Melissa Prushinski told the Times-Tribune that “the ER doctor told me this was a shark bite” and that “nothing else would make this wound.”

Wanting more confirmation, she sent photos of her daughter’s wounds to a shark expert in New Jersey, the newspaper reports.

“It was definitely a shark,” Marie Levine, founder of the Shark Research Institute, told the newspaper.

Levine has been researching and swimming uncaged with sharks for 49 years. She thinks it was a blacktip shark that bit Jordan, according to the newspaper.

“What happened to Jordan was a mistake,” Levine told the newspaper. “I’m sure it was mistaken identity.
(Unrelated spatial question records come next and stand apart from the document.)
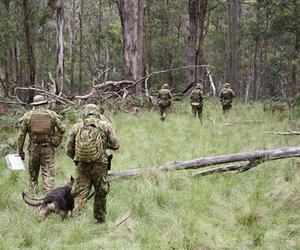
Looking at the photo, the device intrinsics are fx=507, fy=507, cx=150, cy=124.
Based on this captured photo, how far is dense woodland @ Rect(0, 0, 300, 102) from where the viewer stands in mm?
22016

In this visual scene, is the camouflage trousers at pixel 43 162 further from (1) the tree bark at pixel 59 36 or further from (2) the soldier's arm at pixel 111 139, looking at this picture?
(1) the tree bark at pixel 59 36

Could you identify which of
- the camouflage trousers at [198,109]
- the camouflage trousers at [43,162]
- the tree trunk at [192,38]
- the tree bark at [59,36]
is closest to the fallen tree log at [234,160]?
the camouflage trousers at [43,162]

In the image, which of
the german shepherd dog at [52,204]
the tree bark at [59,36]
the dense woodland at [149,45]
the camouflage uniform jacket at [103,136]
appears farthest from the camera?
the dense woodland at [149,45]

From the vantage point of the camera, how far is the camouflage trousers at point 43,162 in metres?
8.81

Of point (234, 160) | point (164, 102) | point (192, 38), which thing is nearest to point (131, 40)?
point (164, 102)

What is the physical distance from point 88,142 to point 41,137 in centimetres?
217

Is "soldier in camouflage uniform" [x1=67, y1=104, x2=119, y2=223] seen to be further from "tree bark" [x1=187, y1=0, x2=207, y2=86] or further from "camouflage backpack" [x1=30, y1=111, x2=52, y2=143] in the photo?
"tree bark" [x1=187, y1=0, x2=207, y2=86]

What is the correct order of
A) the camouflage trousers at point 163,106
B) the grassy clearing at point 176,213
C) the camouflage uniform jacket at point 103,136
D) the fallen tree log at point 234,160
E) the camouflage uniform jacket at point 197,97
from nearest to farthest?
the grassy clearing at point 176,213
the camouflage uniform jacket at point 103,136
the fallen tree log at point 234,160
the camouflage trousers at point 163,106
the camouflage uniform jacket at point 197,97

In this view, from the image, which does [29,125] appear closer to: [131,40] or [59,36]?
[59,36]

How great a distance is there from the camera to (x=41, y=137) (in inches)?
342

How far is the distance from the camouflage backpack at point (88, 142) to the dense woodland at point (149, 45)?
9304 mm

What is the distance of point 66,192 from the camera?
24.7 ft

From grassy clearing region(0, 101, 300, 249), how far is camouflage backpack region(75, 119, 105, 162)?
3.23ft

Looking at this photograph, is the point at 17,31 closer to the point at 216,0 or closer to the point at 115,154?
the point at 115,154
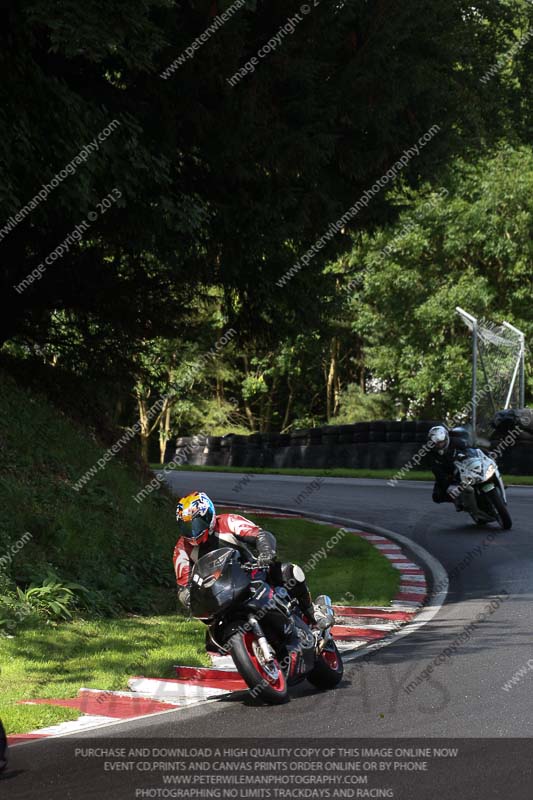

There’s a difference between a predatory attack and a bite when you bump into each other and the shark is frightened.”

Ocean City Beach Patrol Captain Butch Arbin told WBAL-TV it appears the bite was from a “small sandbar shark” but said he wouldn’t classify it as a shark attack — since it was “accidental.”

Shark scientists have urged the public to use less sensational language when a shark bites a person, especially since these sea creatures’ population numbers have plummeted by 71% since 1970, largely from overfishing, according to the New York Times.

Researchers and wildlife officials in both the United States and Australia instead use terms like “bites,” “incidents” and “encounters” rather than “shark attack.”

Scientists say they choose their language based on accuracy, not because of “political correctness or pressure from activists.”

“There’s a real disconnect between the human imagination of shark attacks and the reality of it,” Toby Daly-Engel, the director of the Florida Tech Shark Conservation Lab, told the New York Times. “A lot of what’s called a shark attack in society is actually provoked by humans.”

Shark bites are rare, researchers say. “Globally, there are about 70 to 80 unprovoked bites a year, and about five deaths,” the New York Times reports.

In the meantime, Jordan Prushinski is erring on the side of caution.

“I’m kind of, like, wanting to stay out of the water for a little while, but something like this is rare and it’s even rarer to happen again,” she told CBS Baltimore.